The Connecticut General Assembly
OFFICE OF LEGISLATIVE RESEARCH
December 20, 1994 94-R-1123
FROM: Daniel J. Duffy, Principal Analyst
RE: Committee Procedures for Executive Nominations
You asked for a summary of the statutes and rules governing legislative confirmation of nominees for department heads and for a description of the Committee on Executive and Legislative Nominations procedures to hear and confirm nominees.
March 1 is the legal deadline for the governor to appoint all department heads with the advice and consent of either house of the General Assembly (CGS § 4-2). If an appointment is not made by the deadline, the incumbent may serve until March 10.
A "department head" is: the Secretary of the Office of Policy and Management; the commissioners of Administrative Services, Revenue Services, Banking, Children and Families, Consumer Protection, Correction, Economic Development, State Board of Education, Environmental Protection, Agriculture, Public Health and Addiction Services, Housing, Insurance, Labor, Liquor Control, Mental Health, Public Safety, Social Services, Mental Retardation, Motor Vehicles, Transportation, Public Works, Veterans' Affairs; and the Chairperson of the Public Utilities Control Authority (CGS § 4-5, as amended by PA 93-91, PA 93-262, and PA 93-381).
February 1 is the statutory deadline for the governor to submit his nominations for department heads to either house. The house must "immediately refer the nominations to its committee on executive nominations." The committee must report by resolution within 15 calendar days of the referral.

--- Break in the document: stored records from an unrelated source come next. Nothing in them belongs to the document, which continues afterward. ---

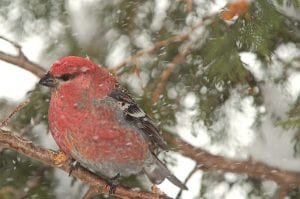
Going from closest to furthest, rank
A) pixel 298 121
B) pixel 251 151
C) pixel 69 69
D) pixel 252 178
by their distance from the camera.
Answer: pixel 298 121 < pixel 69 69 < pixel 252 178 < pixel 251 151

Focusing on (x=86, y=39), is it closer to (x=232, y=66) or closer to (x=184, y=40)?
(x=184, y=40)

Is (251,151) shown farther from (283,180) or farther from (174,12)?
(174,12)

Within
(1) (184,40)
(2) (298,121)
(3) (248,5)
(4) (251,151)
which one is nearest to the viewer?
(2) (298,121)

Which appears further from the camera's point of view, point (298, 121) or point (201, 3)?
point (201, 3)

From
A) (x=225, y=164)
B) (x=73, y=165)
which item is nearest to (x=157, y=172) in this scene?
(x=73, y=165)

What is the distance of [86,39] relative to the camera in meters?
4.32

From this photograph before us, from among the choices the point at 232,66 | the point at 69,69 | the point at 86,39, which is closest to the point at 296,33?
the point at 232,66

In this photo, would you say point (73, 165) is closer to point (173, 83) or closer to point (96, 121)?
point (96, 121)

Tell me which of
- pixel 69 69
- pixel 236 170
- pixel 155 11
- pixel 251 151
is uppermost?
pixel 155 11

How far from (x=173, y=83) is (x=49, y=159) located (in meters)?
1.50

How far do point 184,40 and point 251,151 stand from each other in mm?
1091

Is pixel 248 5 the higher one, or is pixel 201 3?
pixel 201 3

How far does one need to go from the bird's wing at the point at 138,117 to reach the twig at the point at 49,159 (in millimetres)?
388

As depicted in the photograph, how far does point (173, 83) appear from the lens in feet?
13.8
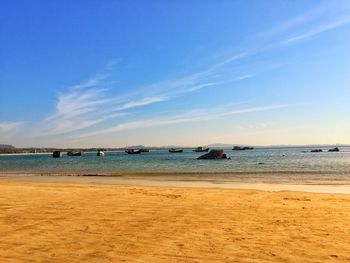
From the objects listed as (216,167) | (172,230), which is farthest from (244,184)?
(216,167)

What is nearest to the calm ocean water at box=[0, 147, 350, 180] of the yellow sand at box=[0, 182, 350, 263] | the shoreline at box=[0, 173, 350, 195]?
the shoreline at box=[0, 173, 350, 195]

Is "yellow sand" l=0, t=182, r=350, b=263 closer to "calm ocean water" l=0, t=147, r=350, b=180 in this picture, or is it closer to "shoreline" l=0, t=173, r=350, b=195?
"shoreline" l=0, t=173, r=350, b=195

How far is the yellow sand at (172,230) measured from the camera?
746 cm

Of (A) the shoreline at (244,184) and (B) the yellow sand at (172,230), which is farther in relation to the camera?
(A) the shoreline at (244,184)

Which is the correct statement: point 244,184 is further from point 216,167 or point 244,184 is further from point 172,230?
point 216,167

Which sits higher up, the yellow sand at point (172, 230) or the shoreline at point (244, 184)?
the yellow sand at point (172, 230)

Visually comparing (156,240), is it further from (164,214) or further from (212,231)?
(164,214)

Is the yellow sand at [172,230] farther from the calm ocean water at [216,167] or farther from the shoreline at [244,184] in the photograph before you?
the calm ocean water at [216,167]

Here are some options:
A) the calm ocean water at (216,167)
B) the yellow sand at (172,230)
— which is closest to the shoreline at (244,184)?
the calm ocean water at (216,167)

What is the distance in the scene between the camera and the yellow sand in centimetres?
746

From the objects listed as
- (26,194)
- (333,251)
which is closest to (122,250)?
(333,251)

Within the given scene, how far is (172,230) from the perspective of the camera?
9.55 m

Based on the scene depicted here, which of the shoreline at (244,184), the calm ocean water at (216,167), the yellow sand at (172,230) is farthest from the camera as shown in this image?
the calm ocean water at (216,167)

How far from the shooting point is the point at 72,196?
16391 millimetres
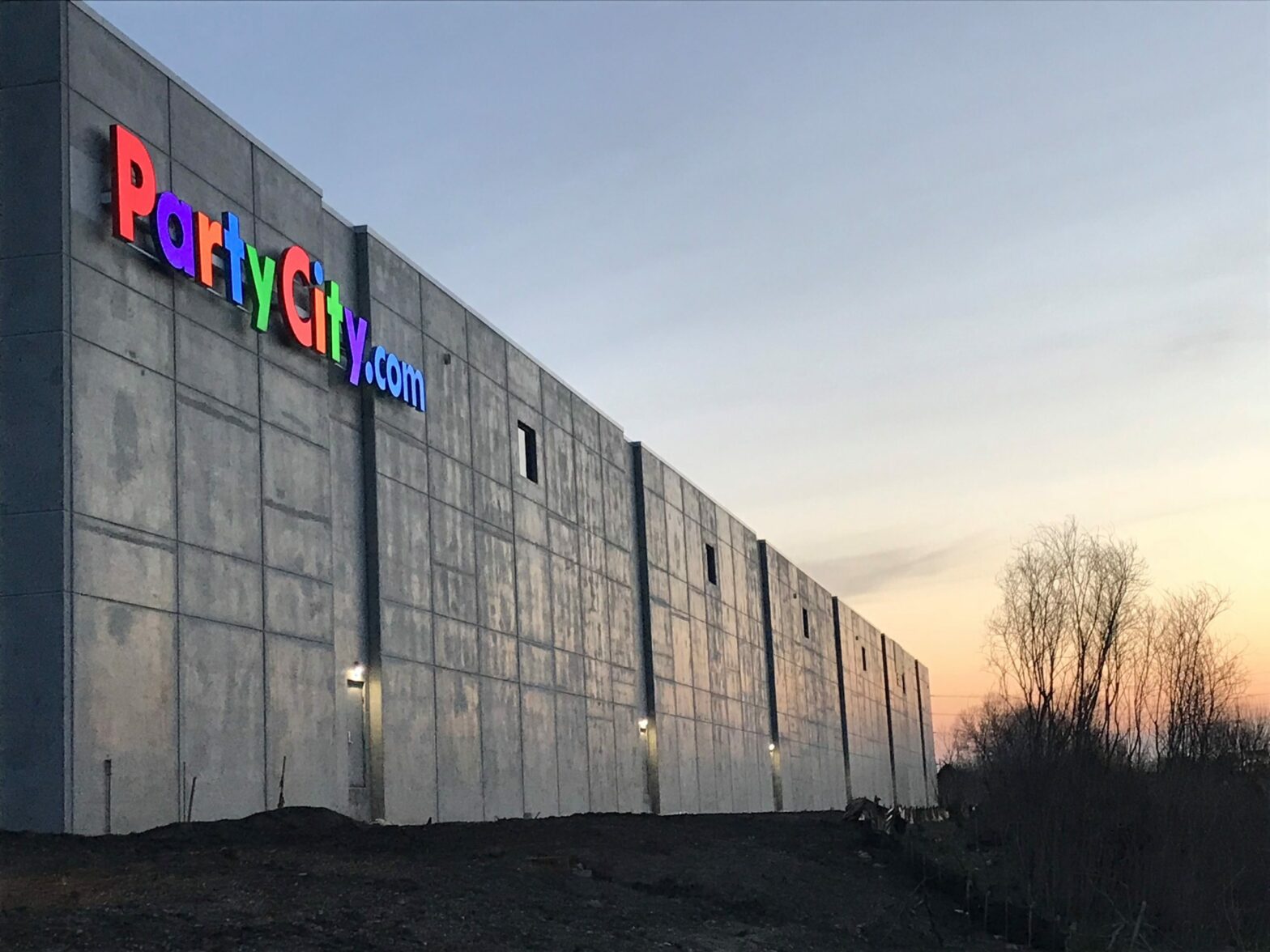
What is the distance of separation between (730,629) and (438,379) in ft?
90.1

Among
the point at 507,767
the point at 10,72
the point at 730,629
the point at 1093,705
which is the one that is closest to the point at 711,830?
the point at 507,767

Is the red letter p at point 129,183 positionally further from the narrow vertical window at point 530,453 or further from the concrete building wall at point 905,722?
the concrete building wall at point 905,722

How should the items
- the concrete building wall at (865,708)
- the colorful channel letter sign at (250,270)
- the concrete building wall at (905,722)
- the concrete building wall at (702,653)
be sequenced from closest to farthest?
the colorful channel letter sign at (250,270) < the concrete building wall at (702,653) < the concrete building wall at (865,708) < the concrete building wall at (905,722)

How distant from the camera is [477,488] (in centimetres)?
3406

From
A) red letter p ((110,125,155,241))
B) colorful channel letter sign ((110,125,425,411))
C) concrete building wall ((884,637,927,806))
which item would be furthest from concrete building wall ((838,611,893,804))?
red letter p ((110,125,155,241))

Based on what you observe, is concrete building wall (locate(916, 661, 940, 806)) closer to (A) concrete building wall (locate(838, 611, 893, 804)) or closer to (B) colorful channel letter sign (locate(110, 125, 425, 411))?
(A) concrete building wall (locate(838, 611, 893, 804))

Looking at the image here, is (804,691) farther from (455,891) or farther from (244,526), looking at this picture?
(455,891)

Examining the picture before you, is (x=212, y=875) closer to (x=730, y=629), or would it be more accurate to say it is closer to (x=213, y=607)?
(x=213, y=607)

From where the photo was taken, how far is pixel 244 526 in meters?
23.1

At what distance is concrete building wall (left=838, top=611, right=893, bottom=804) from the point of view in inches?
3250

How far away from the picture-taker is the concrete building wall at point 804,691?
212 feet

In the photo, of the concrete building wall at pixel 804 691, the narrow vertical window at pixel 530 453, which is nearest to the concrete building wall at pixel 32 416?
the narrow vertical window at pixel 530 453

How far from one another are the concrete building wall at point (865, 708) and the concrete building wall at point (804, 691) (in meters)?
3.58

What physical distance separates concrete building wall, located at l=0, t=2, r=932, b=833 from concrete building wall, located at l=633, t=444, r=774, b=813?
19.4 ft
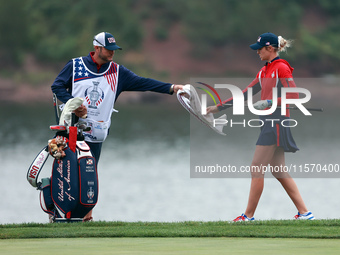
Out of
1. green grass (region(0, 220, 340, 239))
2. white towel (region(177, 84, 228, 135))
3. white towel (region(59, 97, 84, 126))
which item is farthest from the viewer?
white towel (region(177, 84, 228, 135))

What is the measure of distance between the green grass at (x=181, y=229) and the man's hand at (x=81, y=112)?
98 centimetres

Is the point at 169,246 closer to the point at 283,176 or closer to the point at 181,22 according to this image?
the point at 283,176

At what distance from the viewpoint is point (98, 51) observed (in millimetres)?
7586

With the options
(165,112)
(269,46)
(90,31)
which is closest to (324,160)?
(269,46)

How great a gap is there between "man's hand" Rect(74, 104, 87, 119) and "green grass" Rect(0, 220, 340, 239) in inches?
38.5

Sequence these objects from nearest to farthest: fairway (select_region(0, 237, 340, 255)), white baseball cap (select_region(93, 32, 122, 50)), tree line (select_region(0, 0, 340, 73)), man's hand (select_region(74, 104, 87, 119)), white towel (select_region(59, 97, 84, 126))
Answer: fairway (select_region(0, 237, 340, 255)), white towel (select_region(59, 97, 84, 126)), man's hand (select_region(74, 104, 87, 119)), white baseball cap (select_region(93, 32, 122, 50)), tree line (select_region(0, 0, 340, 73))

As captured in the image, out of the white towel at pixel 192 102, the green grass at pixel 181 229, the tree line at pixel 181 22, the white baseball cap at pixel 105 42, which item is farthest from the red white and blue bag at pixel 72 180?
the tree line at pixel 181 22

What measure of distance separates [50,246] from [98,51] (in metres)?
2.57

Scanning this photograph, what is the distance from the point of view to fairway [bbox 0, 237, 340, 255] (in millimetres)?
5223

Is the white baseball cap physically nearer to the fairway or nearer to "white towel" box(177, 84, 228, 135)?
"white towel" box(177, 84, 228, 135)

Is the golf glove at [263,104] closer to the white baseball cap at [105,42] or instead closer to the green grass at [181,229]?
the green grass at [181,229]

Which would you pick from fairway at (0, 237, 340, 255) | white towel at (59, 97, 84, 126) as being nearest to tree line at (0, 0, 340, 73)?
white towel at (59, 97, 84, 126)

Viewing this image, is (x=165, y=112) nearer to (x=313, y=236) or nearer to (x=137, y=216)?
(x=137, y=216)

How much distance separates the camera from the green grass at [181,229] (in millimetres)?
6145
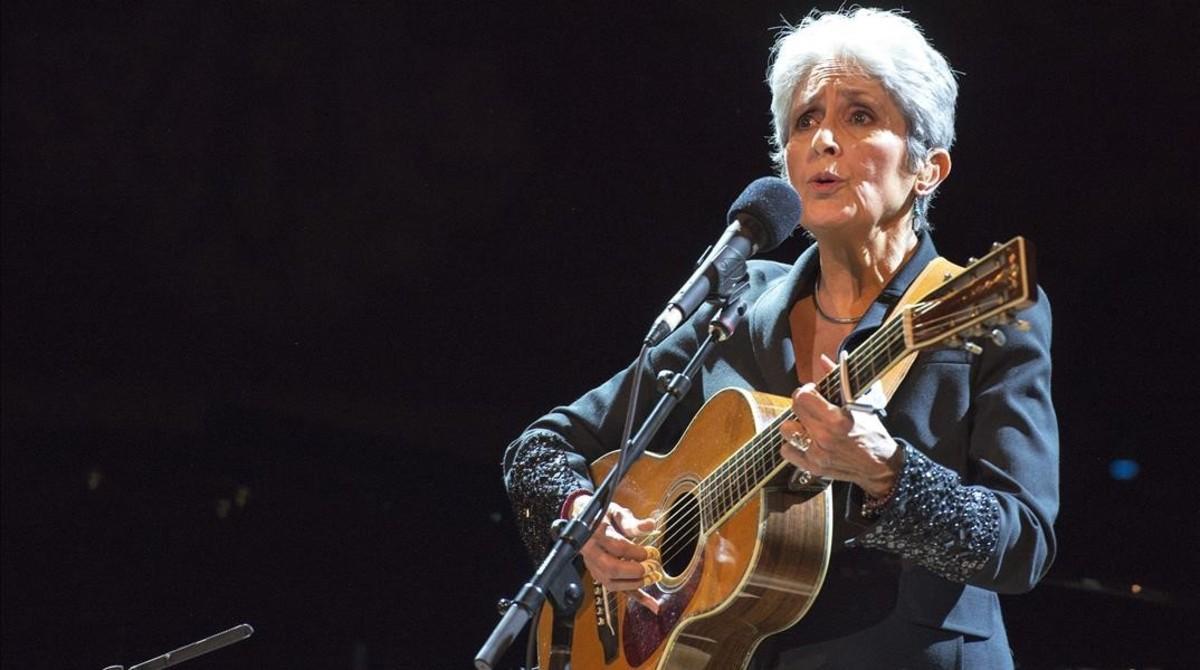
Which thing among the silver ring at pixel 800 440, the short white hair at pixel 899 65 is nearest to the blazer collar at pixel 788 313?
the short white hair at pixel 899 65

The house that received the nomination must confirm or reject the committee's report within 10 calendar days of receiving the committee's report. If confirmed, the nominee takes office on March 1 (CGS § 4-7(a)).
If the house rejects the nomination before March 1, the governor must follow the procedure for nominating department heads for vacancies occurring while the legislature is in session. This procedure has different deadlines. The governor must submit his nomination to either house within 30 days of the vacancy occurring. The house must immediately refer the nomination to its committee on executive nominations, which must report within 10 legislative days. The house then has 30 calendar days to act on the committee's report.
If a vacancy occurs before March 1 during the first session following the election of a new governor, the nominee may exercise the powers and duties of his office as a designate until the nomination is confirmed or rejected (CGS § 4-7(b)).
If a vacancy occurs when the legislature is not in session, or if there are fewer than 30 calendar days left before the session's constitutional adjournment date, the governor fills the vacancy until the sixth Wednesday of the next session. At the start of that session he must submit the name to either house. That house must follow the procedure for filling vacancies occurring while it is in session (CGS § 4-7(c)).
A nominee who has been rejected by either house may not serve in the office during the term of the house which rejected him (CGS § 4-7(d)).
Committee Membership and Jurisdiction
The rules establish the Joint Committee on Executive and Legislative Nominations. It is not one of the standing committees divided into Group A or Group B. The committee consists of six Senators and 17 Representatives: the Senate majority and minority leaders or their designees, three Senators appointed by the President Pro Tempore, one Senator appointed by the Senate minority leader, the House majority and minority leaders or their designees, nine representatives appointed by the Speaker, and six representatives appointed by the House minority leader.
All nominations requiring action of either or both houses, except judicial and workers' compensation commissioner nominations, are referred to the committee (JR 3).
The committee's favorable reports must be tabled for the calendar and printed by number and title only. The report may be accepted and the resolution adopted after it has appeared on the calendar for two days (JR 17).
All unfavorably reported nomination resolutions must be printed by the Legislative Commissioners without correction or approval. They must be placed on the calendar under the heading "Unfavorable Reports." If the unfavorable report is rejected, the resolution may be acted on immediately (JR 20).
Nominations for department head are made by letter sent by the governor to either chamber. The Senate clerk receives it and sends it to the committee on the same day. The committee also receives from the governor's office: the nominee's resume, responses to a questionnaire completed by the nominee, and a letter stating that the State Police conducted a background check and found no information indicating that the nominee is unsuitable.
The packet of information relating to Susan Addiss's nomination is enclosed. Commissioner Addiss had been the Commissioner of Health Services. She was being nominated for the new position of Commissioner of Public Health and Addiction Services, created when certain health agencies were combined. As the governor was filling a vacancy and the committee had to report within 10 legislative days. It held a public hearing on February 22 and voted on the nomination on March 1. Because the governor sent the nomination to the Senate, only the Senators voted on the report.